WHAT IS BEING ASKED:
Among the lines of the data, copy those that hold "site".

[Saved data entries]
┄┄┄┄┄┄
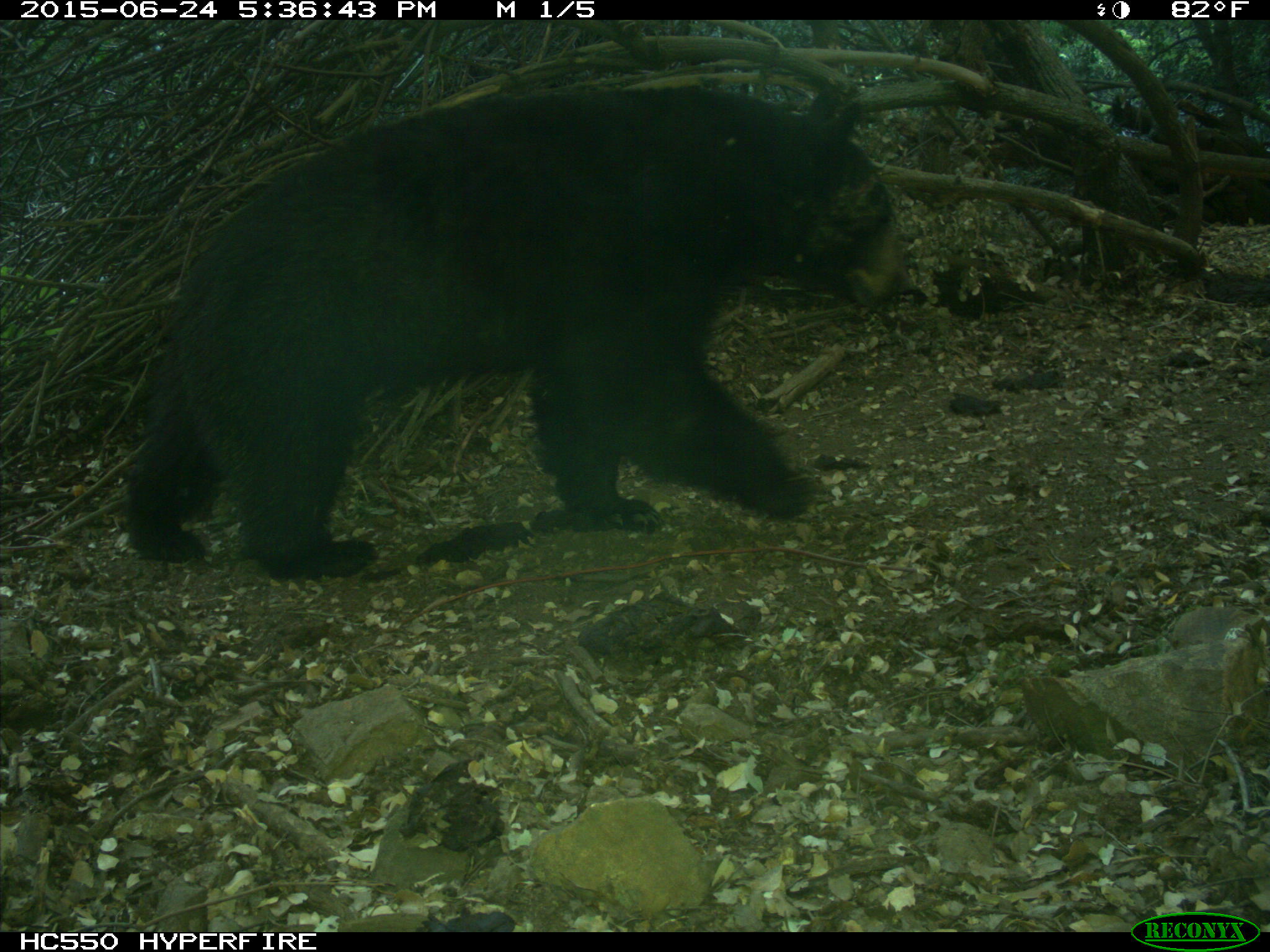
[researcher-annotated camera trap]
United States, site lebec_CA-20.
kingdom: Animalia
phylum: Chordata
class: Mammalia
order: Carnivora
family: Ursidae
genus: Ursus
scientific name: Ursus americanus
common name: american black bear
Ursus americanus (american black bear).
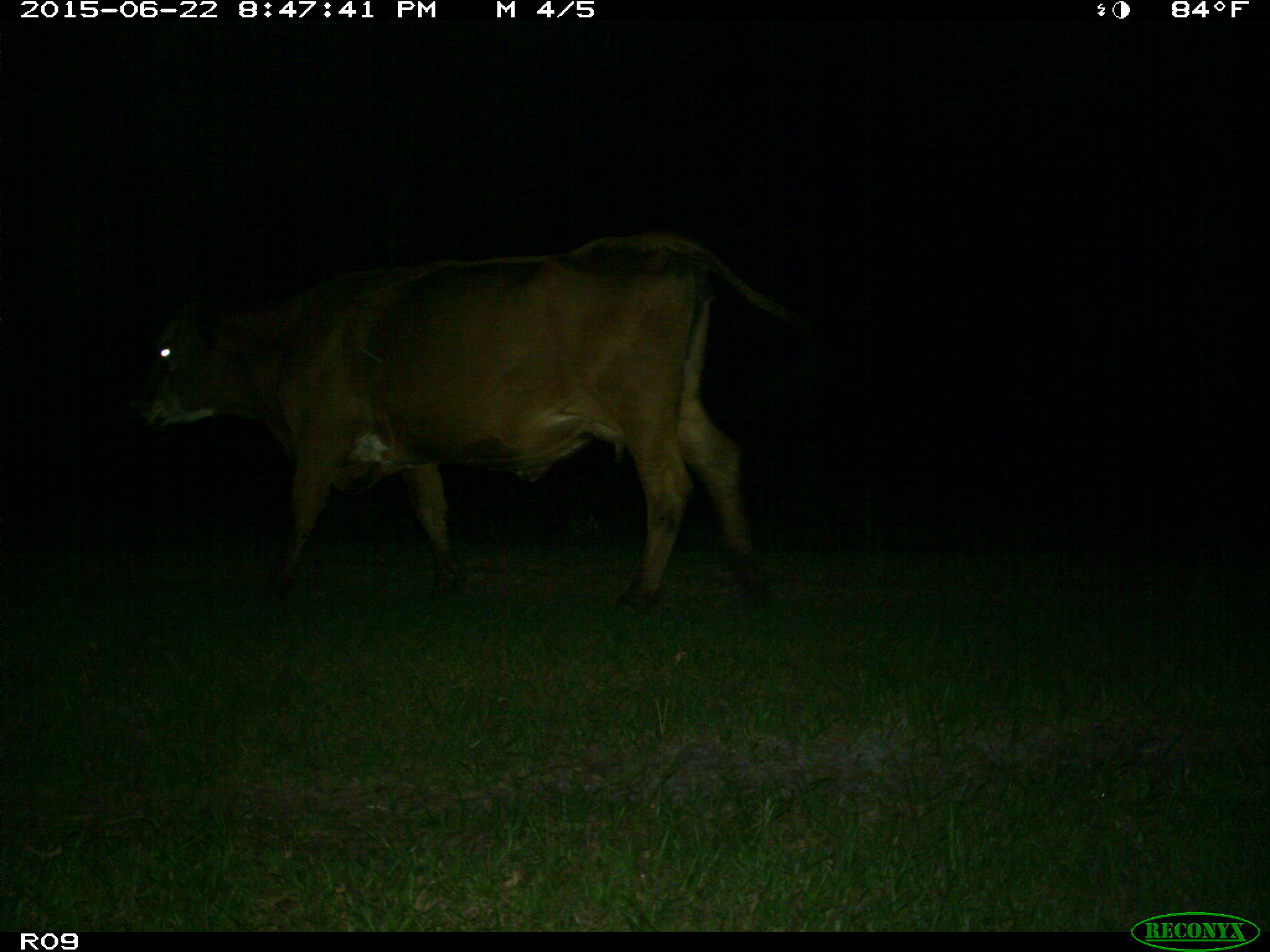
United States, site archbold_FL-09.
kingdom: Animalia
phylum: Chordata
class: Mammalia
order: Artiodactyla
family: Bovidae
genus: Bos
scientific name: Bos taurus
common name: domestic cow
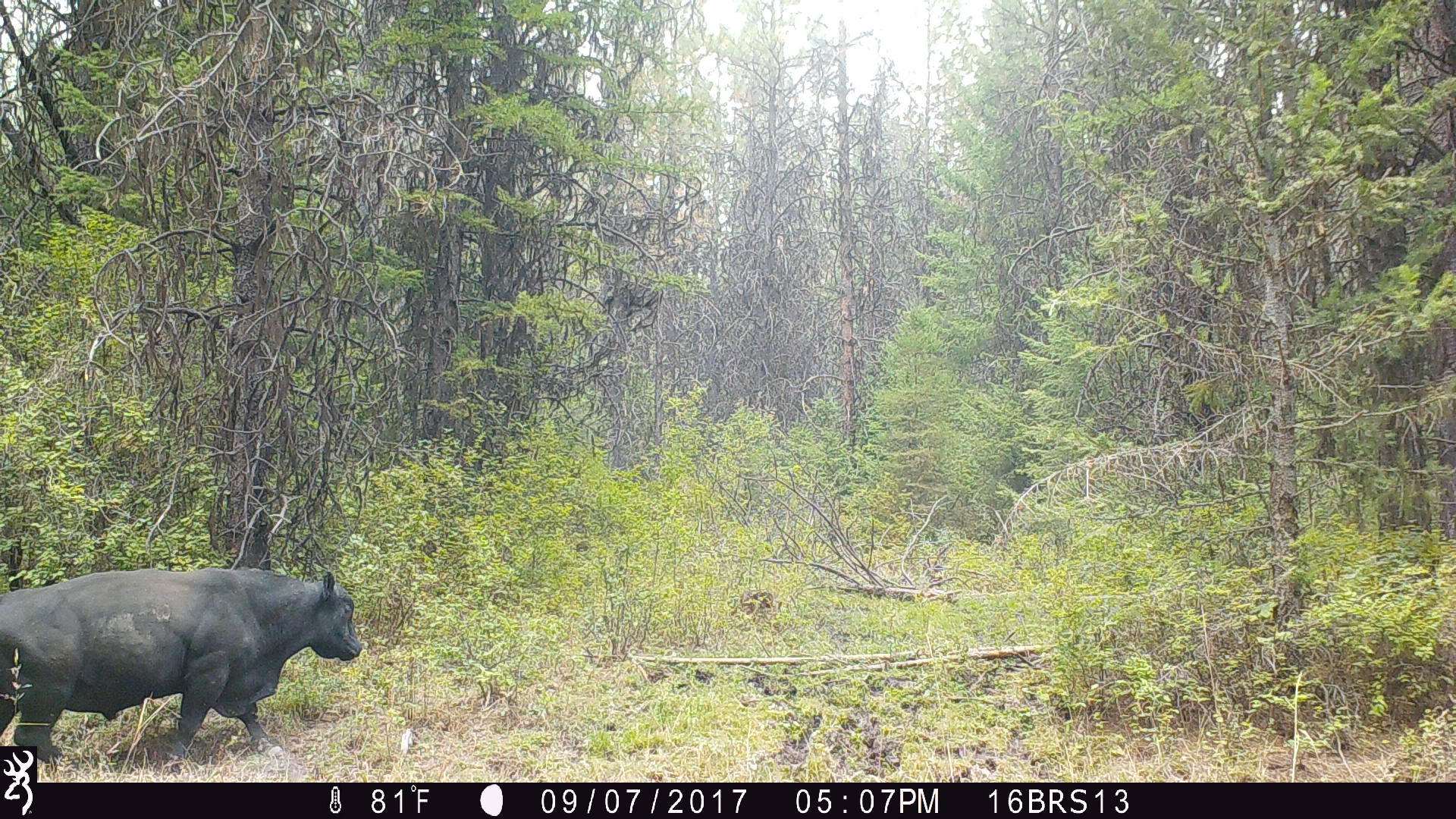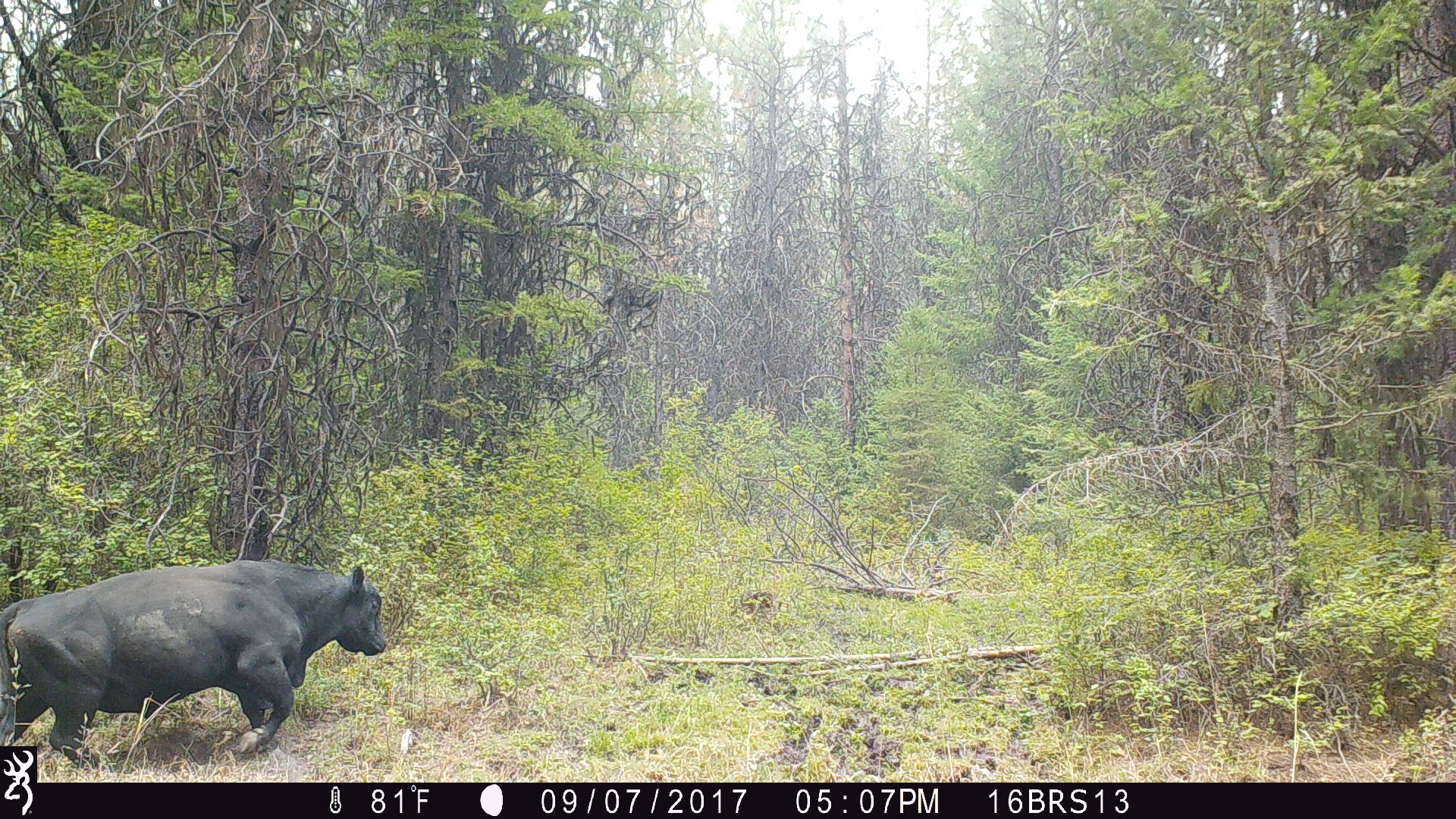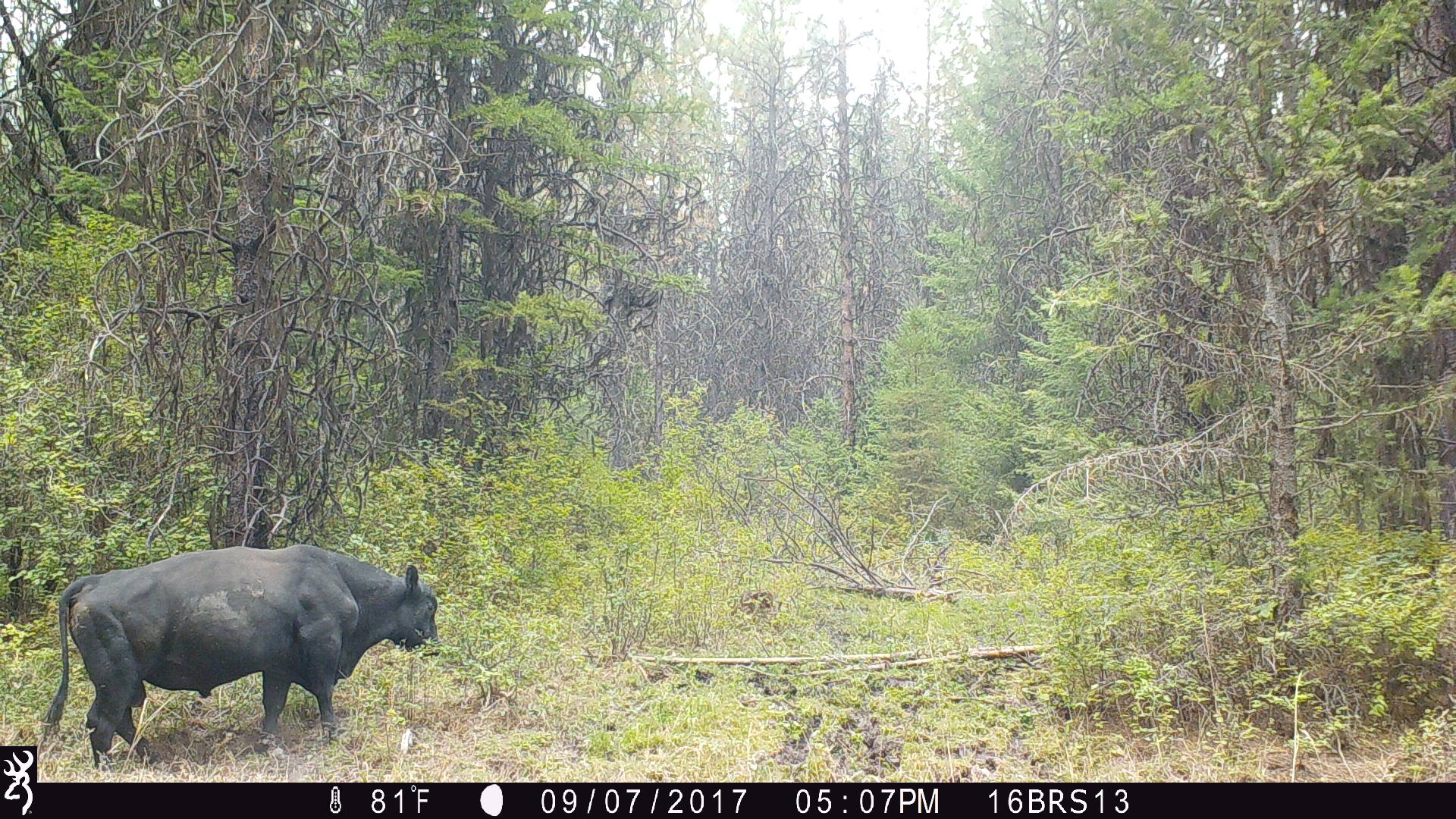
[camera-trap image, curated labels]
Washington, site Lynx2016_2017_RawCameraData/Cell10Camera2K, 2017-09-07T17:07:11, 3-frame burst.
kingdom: Animalia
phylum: Chordata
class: Mammalia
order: Artiodactyla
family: Bovidae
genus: Bos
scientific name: Bos taurus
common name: domestic cattle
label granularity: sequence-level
┄┄┄┄┄┄
EXERCISE RESULT:
United States, site lebec_CA-20.
United States, site archbold_FL-09.
Washington, site Lynx2016_2017_RawCameraData/Cell10Camera2K, 2017-09-07T17:07:11, 3-frame burst.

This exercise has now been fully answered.